(Stored dataset items)
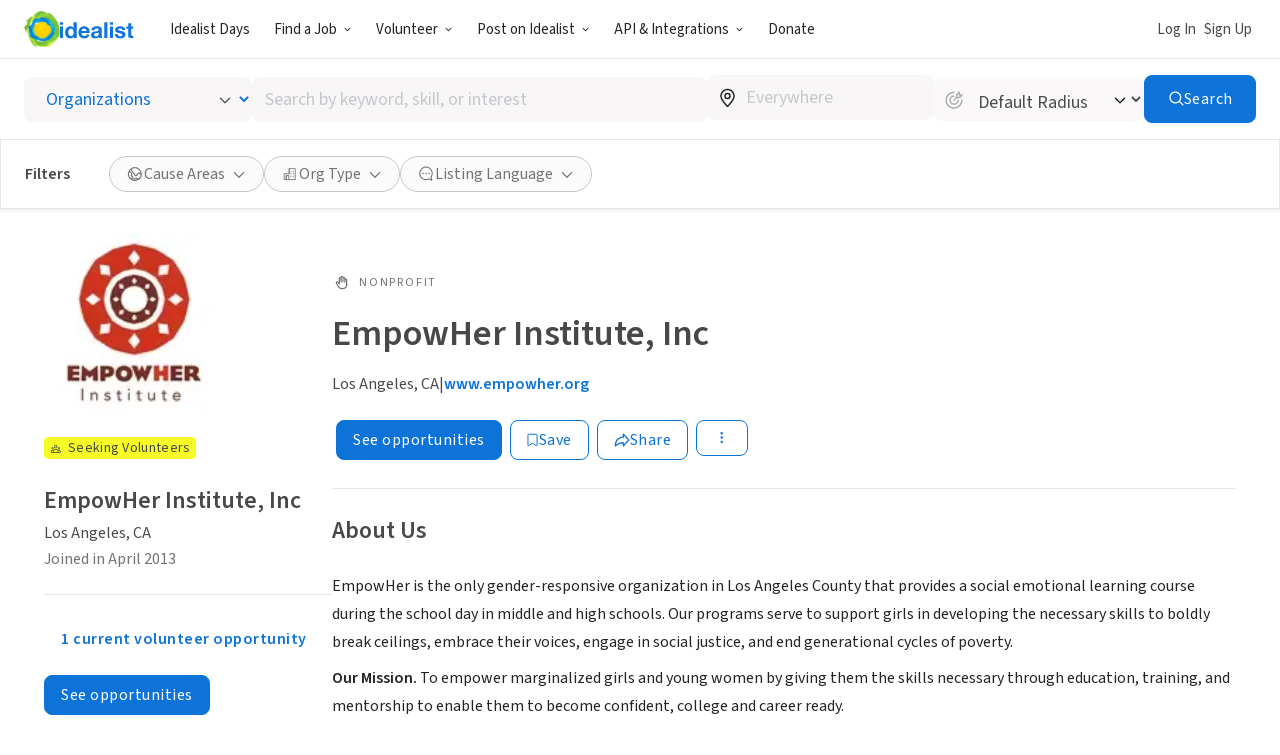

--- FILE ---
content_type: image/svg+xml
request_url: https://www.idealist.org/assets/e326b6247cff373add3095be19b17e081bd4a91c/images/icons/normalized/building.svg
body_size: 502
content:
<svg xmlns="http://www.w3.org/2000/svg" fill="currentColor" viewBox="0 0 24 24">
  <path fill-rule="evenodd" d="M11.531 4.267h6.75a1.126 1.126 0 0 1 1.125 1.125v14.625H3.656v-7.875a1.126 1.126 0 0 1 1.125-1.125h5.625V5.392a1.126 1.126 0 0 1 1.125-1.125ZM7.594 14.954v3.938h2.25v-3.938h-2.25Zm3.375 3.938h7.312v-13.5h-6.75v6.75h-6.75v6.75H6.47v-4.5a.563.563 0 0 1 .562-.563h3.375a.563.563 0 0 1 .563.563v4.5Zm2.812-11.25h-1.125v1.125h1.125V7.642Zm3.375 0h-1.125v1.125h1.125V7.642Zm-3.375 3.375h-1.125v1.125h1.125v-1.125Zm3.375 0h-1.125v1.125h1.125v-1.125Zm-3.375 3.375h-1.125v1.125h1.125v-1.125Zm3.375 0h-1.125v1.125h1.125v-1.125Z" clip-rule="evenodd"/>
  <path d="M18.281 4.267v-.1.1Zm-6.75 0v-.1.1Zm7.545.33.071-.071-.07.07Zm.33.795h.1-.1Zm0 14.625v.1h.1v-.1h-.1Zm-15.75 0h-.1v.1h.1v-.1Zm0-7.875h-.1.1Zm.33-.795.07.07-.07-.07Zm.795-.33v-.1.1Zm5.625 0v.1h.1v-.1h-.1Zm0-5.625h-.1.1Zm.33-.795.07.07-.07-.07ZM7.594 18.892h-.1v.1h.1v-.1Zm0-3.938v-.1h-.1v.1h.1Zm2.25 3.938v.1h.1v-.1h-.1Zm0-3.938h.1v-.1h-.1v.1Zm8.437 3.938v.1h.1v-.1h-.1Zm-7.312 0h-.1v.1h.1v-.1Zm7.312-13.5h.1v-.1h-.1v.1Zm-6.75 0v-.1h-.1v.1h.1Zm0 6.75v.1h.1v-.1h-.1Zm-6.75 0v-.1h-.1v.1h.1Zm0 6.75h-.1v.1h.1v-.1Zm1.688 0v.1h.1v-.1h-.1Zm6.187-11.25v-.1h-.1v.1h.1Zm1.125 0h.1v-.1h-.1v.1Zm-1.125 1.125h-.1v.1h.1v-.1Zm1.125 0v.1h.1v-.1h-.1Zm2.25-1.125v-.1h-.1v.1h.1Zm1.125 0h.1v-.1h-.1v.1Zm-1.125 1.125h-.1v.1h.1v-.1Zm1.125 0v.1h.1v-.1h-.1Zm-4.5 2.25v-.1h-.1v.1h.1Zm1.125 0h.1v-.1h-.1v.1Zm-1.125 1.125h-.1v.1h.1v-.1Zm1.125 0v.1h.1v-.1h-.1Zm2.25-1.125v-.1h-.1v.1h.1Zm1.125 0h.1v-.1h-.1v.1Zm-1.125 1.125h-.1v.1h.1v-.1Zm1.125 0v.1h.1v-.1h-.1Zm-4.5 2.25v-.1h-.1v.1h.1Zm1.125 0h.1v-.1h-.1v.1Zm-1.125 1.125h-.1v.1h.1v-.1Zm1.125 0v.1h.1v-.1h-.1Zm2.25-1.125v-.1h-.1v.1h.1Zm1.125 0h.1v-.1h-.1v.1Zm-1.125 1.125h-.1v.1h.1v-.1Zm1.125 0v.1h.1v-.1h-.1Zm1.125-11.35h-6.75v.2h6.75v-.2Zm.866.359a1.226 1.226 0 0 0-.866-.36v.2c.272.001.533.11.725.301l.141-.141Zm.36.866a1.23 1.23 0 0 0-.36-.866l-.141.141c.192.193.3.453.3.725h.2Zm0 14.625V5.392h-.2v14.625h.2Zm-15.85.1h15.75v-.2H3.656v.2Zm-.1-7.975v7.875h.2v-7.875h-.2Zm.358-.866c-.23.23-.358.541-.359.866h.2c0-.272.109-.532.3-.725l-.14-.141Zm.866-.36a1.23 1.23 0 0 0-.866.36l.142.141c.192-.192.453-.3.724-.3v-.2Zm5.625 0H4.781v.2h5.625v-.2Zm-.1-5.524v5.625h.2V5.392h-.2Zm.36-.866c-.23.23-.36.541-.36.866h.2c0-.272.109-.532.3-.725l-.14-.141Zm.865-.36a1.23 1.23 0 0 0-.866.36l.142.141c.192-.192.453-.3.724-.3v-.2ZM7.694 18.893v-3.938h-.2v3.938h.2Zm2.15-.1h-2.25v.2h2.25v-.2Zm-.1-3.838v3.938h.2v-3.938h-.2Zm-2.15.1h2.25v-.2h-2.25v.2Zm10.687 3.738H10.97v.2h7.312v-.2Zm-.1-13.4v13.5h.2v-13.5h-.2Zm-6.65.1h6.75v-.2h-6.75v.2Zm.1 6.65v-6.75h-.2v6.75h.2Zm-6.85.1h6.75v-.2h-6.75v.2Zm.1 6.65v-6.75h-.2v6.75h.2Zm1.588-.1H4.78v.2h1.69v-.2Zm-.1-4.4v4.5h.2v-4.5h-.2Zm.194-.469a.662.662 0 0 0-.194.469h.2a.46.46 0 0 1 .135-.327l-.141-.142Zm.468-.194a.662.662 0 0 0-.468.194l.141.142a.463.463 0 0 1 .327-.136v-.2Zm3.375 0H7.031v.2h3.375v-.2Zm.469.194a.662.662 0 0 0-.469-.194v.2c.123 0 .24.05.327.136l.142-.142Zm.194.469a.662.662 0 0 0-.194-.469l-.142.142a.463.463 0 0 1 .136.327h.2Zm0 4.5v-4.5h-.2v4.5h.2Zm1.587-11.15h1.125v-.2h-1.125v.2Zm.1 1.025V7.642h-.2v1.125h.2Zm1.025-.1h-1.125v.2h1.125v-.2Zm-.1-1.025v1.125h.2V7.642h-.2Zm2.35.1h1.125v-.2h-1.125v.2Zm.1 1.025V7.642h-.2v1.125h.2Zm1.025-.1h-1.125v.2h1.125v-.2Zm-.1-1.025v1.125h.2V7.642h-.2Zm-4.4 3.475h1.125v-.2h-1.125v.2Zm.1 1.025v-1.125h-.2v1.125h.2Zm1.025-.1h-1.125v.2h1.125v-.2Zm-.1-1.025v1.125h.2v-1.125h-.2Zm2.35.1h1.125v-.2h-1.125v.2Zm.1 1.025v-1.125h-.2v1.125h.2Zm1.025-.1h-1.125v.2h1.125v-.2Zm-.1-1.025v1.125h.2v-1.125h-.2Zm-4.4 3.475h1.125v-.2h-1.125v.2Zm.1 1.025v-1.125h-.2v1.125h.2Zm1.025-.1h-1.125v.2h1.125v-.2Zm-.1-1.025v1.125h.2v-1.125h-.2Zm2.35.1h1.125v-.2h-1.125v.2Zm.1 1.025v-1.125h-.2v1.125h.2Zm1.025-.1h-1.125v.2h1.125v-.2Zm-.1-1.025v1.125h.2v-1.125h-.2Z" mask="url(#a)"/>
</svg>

§ **YOUR GOAL**:
Only the lines from the top of the records through the line with "4.267h6.75a1.126 1.126 0" belong in the copy; write them out exactly, leaving out pictures.

§ **TASK SOLUTION**:
--- FILE ---
content_type: image/svg+xml
request_url: https://www.idealist.org/assets/e326b6247cff373add3095be19b17e081bd4a91c/images/icons/normalized/building.svg
body_size: 502
content:
<svg xmlns="http://www.w3.org/2000/svg" fill="currentColor" viewBox="0 0 24 24">
  <path fill-rule="evenodd" d="M11.531 4.267h6.75a1.126 1.126 0 0 1 1.125 1.125v14.625H3.656v-7.875a1.126 1.126 0 0 1 1.125-1.125h5.625V5.392a1.126 1.126 0 0 1 1.125-1.125ZM7.594 14.954v3.938h2.25v-3.938h-2.25Zm3.375 3.938h7.312v-13.5h-6.75v6.75h-6.75v6.75H6.47v-4.5a.563.563 0 0 1 .562-.563h3.375a.563.563 0 0 1 .563.563v4.5Zm2.812-11.25h-1.125v1.125h1.125V7.642Zm3.375 0h-1.125v1.125h1.125V7.642Zm-3.375 3.375h-1.125v1.125h1.125v-1.125Zm3.375 0h-1.125v1.125h1.125v-1.125Zm-3.375 3.375h-1.125v1.125h1.125v-1.125Zm3.375 0h-1.125v1.125h1.125v-1.125Z" clip-rule="evenodd"/>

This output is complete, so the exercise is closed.